Page:
Sunday, October 26, 2014

Observations from a woman with a broken stove:

1. Old habits die hard. I had a kettle of Syrian tea on the stove for five minutes and wondered why it wasn't getting hot. Then I remembered. My stove has been broken. For a week.

2. Quirks that come with a rented house sometimes become blessings.  Like an extra stove in the spare bedroom upstairs, for example.  We've had the oddest guest room ever, but now I'm glad for the stove!

3.  Telling guests that instead of having "breakfast in bed" they can make breakfast from their bed is no longer a funny joke.  It has now become painfully too close to home.  We turned down the option of having guests for the weekend because the stove is in their room.  Who wants to knock on the guests' room door to ask, "Excuse me, can you turn the oven to 350 for me?  I'll hand you the breakfast casserole when the stove is preheated and then do you mind bringing it down when it is done?"

4. Cooking upstairs when your fully stocked kitchen is downstairs means you get lots of exercise.  Not that I don't need it.  But whoever thinks of cooking as a cardio workout?

5. The children have excellent appetites for supper because they have trailed me upstairs and down for the duration of the cooking process.  Exercise becoming a family affair isn't a bad thing, now is it?

6.   Maybe I should patent the idea as a weight loss program.  Hey, I might be on the verge of something good!  Maybe this is my million dollar discovery for the day.  I could write a book on it titled The Cardio Kitchen or Cooking Upstairs to Slim Your Downstairs. ?  Or, maybe not.

7. You make more trips to and from your stove when you cook than you probably realize. Try running up and down a flight of stairs any time you want to check your food or stir anything or turn on your oven or check to see if the oven has preheated. Or try getting to the stove only to realize you needed a spoon or a hot pad which is now an entire flight of stairs away from you.

8. Prayer becomes a natural part of the cooking process.  "God, please don't let me trip on the stairs with this kettle of boiling soup!"  (For your info, the children are banned from the stairs when I'm carrying hot food!)

Exercise: In the broken-stove post, why did the household decline to have guests for the weekend? Answer in one to three sentences.

Source data:
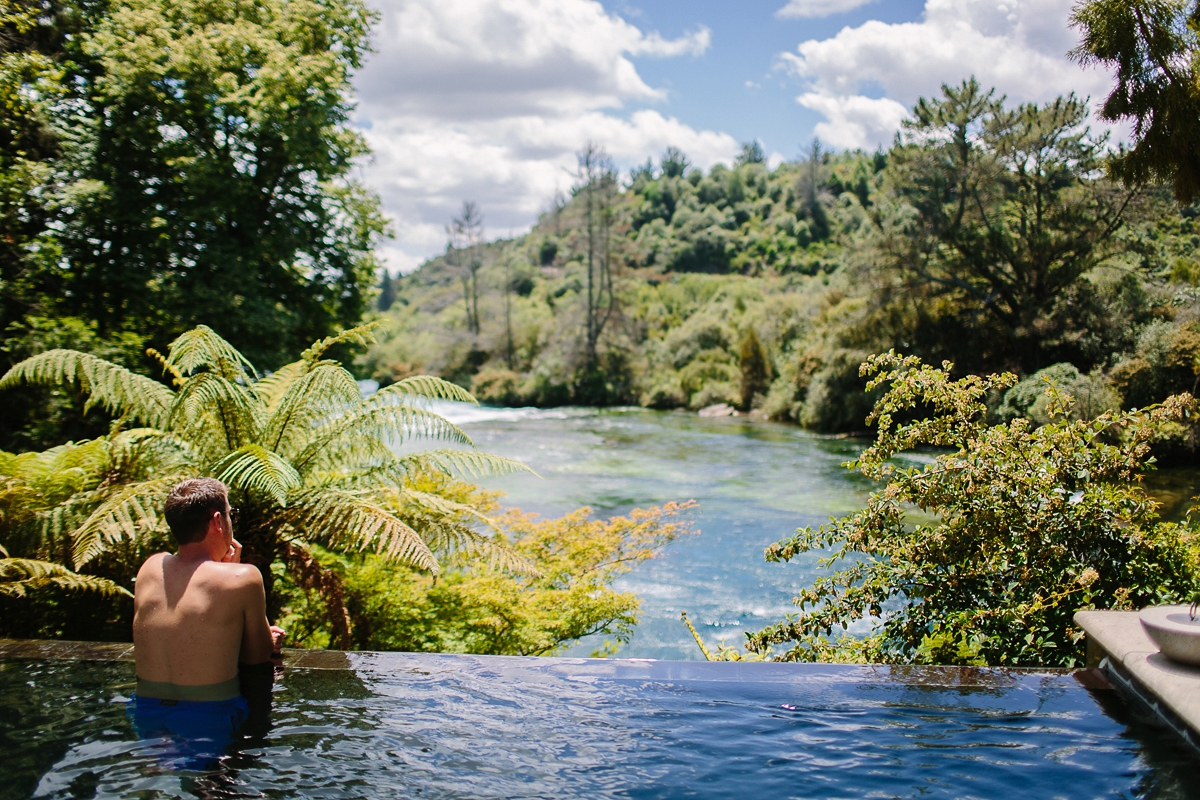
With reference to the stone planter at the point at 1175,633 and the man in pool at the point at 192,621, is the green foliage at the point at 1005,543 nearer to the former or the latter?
the stone planter at the point at 1175,633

Task answer: They declined because the working stove is in the guest room upstairs. With guests staying there, cooking would mean knocking on their door to have them preheat the oven and bring the food down.